Cox proportional hazards
Those with C9orf72 expansions had an increased risk for developing subsequent features compared to those without (HR = 3.78 [95% CI 1.86–7.65], P < 0.001). Kaplan–Meier cumulative incidence plots, stratified by C9orf72 expansion status alone or in combination with initial clinical syndrome, are displayed in Fig. 1. In persons with C9orf72 expansions, the probability of a given person developing subsequent features reached 0.5 (50%) at 168 months (14 years) after symptom onset of the initial clinical syndrome (Fig. 1). In persons without C9orf72 expansions, the time at which the probability of a given person developing subsequent features would reach 0.5 is unable to be estimated due to the infrequent development of subsequent features in this group. In combination with C9orf72 carrier status, an initial ALS clinical syndrome was associated with a decreased hazard for developing subsequent features (HR = 0.48 [95% CI 0.25–0.95], P = 0.03). Neither age at initial clinical syndrome onset (HR range across models 0.99–1.00 [95% CI range across models 0.96–1.03]) nor sex (HR range across models 0.74–0.75 [95% CI range across models 0.39–1.43]) was associated with the hazard for developing subsequent features in either model. Tracheostomy was administered to 6 of 241 participants (2.49%), and 6 of 241 participants (2.49%) used permanent assisted ventilation. When we defined survival by death, tracheostomy, or permanent assisted ventilation, we observed similar results to those using death only; individuals with C9orf72 expansions had an increased risk for developing subsequent features compared to those without (HR = 3.77 [95% CI 1.86–7.65], P < 0.001), and, in combination with C9orf72 carrier status, an initial ALS clinical syndrome was associated with a decreased hazard for developing subsequent features (HR = 0.49 [95% CI 0.25–0.97], P = 0.04).

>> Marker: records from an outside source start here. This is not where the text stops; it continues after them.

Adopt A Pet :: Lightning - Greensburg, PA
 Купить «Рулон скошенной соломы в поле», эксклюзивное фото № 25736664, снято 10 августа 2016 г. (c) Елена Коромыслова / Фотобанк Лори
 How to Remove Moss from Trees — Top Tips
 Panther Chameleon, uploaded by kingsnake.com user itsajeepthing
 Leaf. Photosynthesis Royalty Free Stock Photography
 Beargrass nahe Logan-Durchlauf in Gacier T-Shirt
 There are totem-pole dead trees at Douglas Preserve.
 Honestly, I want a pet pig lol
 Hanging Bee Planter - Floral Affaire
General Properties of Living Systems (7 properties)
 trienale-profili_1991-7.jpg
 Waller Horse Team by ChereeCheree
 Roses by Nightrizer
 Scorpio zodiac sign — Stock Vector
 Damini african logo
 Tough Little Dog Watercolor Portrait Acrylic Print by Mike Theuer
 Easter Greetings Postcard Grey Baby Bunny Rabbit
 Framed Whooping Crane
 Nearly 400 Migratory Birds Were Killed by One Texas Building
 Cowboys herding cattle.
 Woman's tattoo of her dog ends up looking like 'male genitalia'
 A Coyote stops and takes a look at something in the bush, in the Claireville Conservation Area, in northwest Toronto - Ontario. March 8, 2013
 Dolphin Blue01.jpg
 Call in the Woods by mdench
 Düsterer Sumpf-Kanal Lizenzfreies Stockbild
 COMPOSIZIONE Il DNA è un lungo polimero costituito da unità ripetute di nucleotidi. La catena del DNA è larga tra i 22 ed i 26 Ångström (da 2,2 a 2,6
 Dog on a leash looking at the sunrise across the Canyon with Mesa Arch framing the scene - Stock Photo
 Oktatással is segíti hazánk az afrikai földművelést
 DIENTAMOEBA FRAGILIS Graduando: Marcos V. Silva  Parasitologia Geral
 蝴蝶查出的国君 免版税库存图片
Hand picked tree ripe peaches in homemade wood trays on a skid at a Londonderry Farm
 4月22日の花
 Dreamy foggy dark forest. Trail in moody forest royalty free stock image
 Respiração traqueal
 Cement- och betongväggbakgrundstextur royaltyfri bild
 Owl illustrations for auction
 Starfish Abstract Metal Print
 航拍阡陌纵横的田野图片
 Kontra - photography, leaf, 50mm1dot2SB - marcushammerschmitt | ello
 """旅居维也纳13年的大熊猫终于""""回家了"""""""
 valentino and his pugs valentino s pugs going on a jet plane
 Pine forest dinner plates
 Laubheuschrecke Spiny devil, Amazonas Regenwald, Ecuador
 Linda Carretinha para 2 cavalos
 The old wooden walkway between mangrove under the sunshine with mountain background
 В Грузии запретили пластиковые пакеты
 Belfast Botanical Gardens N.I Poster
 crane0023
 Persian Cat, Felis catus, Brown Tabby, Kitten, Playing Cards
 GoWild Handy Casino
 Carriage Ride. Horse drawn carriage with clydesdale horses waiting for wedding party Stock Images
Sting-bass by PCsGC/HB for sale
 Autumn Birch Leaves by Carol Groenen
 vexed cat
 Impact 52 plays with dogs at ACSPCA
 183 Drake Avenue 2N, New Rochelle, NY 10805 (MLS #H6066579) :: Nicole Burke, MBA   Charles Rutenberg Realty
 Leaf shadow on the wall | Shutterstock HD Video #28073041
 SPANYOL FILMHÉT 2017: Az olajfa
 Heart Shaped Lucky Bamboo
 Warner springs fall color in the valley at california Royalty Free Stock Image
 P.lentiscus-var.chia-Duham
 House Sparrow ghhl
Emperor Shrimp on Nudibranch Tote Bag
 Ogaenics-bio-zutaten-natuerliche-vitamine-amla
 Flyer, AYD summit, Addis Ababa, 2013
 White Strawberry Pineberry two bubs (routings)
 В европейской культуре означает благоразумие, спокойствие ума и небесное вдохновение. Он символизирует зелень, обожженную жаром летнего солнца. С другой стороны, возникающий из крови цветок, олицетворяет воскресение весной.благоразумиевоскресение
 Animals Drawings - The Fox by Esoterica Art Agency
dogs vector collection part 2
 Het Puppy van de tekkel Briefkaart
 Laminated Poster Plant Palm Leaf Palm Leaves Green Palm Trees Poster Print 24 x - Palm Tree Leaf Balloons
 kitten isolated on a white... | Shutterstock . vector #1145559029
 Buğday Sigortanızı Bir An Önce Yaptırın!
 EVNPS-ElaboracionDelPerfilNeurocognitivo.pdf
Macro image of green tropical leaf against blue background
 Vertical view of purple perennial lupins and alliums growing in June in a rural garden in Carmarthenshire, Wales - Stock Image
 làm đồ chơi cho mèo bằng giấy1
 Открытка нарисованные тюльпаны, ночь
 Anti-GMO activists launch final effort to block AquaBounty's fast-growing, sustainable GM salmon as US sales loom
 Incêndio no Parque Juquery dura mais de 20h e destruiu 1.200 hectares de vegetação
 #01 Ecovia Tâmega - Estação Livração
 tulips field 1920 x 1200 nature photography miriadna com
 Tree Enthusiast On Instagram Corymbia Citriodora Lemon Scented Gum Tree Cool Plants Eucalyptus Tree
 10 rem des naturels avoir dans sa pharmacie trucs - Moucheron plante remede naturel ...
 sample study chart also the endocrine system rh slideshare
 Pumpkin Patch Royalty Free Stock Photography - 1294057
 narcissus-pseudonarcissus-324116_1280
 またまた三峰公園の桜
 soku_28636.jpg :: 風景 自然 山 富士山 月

C9orf72 hexanucleotide repeat expansions increase risk for subsequent feature development. Kaplan–Meier cumulative incidence plots are displayed stratified by (A) the absence (blue, n = 141) or presence (red, n = 100) of a C9orf72 expansion alone and (B) combined with initial clinical syndrome: initial clinical syndrome of FTD without C9orf72 expansion (blue, n = 38), initial clinical syndrome of FTD with C9orf72 expansion (red, n = 35), initial clinical syndrome of ALS without C9orf72 expansion (light blue, n = 103), and initial clinical syndrome of ALS with C9orf72 expansion (salmon, n = 65). Vertical rises indicate the development of subsequent cognitive-behavioural or motor features. Tick marks indicate censoring due to death. Shading represents 95% confidence intervals. The table shows the number of living individuals in the sample who have not yet developed subsequent features at a given time point. In (A) dotted horizontal line represents the highest probability of developing subsequent features reached for a given person without a C9orf72 expansion in our sample (cumulative incidence 0.12); dotted vertical lines represent the time after symptom onset of the initial clinical syndrome, a given person with (19 months) or without (113 months) a C9orf72 expansion reaches this probability. Cox proportional hazard analyses, controlling for age at initial clinical syndrome onset and sex, were used to examine the influence of C9orf72 expansion status, (A) alone and (B) in combination with initial clinical syndrome, on subsequent feature development. (A) Those with C9orf72 expansions had an increased risk for developing subsequent features compared to those without (HR = 3.78 [95% CI 1.86–7.65], P < 0.001). (B) In combination with C9orf72 carrier status, an initial ALS clinical syndrome was associated with a decreased hazard for developing subsequent features (HR = 0.48 [95% CI 0.25–0.95], P = 0.03).
Regional TDP-43 burden
At autopsy, the distribution of TDP-43 pathology across characteristic brain regions reflected both the initial clinical syndrome and subsequent features. First, this was done in characteristic FTD regions, specifically the cingulate gyrus, middle frontal cortex, angular gyrus, and superior/middle temporal cortex (Fig. 2). Pairwise Dunn’s tests revealed a lower burden of TDP-43 pathology in ALS cases without subsequent cognitive-behavioural features compared to FTD cases (with or without subsequent motor features) across all characteristic FTD regions (all FDR-adjusted P < 0.001). Further, a lower burden of TDP-43 pathology was observed in ALS cases without subsequent cognitive-behavioural features compared to ALS cases with subsequent cognitive-behavioural features across all characteristic FTD regions (all FDR-adjusted P < 0.05). Second, we examined TDP-43 burden in characteristic ALS regions, motor cortex, and spinal cord. In the spinal cord, a lower burden of TDP-43 pathology was observed in FTD cases without subsequent motor features compared to ALS cases (with or without subsequent cognitive-behavioural features) and FTD cases with subsequent motor features (all FDR-adjusted P < 0.01). However, no significant differences in TDP-43 burden were observed in the motor cortex across individuals grouped by initial clinical syndrome and subsequent features using the Kruskal–Wallis test (P = 0.10).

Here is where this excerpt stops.